In fact, the top 24 publicly traded US cannabis firms in total lost more than $550 million in the first six months of 2022, Politico reported.
One of the major limitations on the industry's growth is an old one, by now: Federal law. Prohibition on the national level in the United States means regulated cannabis companies must build separate facilities in each state to avoid the legal perils of defying the feds to transport product over state lines.
Cannabis companies also face severe challenges when it comes to raising capital, and they can wind up getting hit with up to 70% tax rates on their earnings.
But the United States is not the only land of cannabis closures and layoffs.
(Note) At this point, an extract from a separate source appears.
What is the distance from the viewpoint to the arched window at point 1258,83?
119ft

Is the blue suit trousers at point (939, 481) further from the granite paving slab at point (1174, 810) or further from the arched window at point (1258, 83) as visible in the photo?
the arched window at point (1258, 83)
In Canada, where marijuana is federally-legal, mega-corporation Aurora Cannabis announced it would terminate 12% of its employees in June. In 2020, the company announced that it would cease operations at five facilities.
In April, another leading Canadian cannabis firm, Canopy Growth, said goodbye to 8% of its workers, citing falling sales.
Partially in response to worrying mass layoffs, labor organizing among cannabis employees in both the US and Canada has picked up to protect workers in times of chaotic restructuring, which often prioritizes the “golden parachutes” of corporate employers while leaving their workers out in the cold.
But the downturn of the cannabis industry is certainly a complex issue. You can find many different opinions on why weed is getting pinched.
Some experts say that the constriction of the industry is a natural outgrowth of the industrialization and corporatization of cannabis—or, consolidation, if you will.
“Everybody used to buy their beef or their fish from the person who really knew beef and fish—you walked in and talked to the baker, the butcher or the fish monger about what you want,” Daniel Sumner, University of California-Davis agricultural economics professor and author of Can Legal Weed Win? The Blunt Realities of Cannabis Economics, told MJ Biz Daily.
“That’s the way it’s handled in cannabis now," Sumner continued. "But cannabis is moving away from it. It will be cheaper and more available, but there won’t be the services and employment.”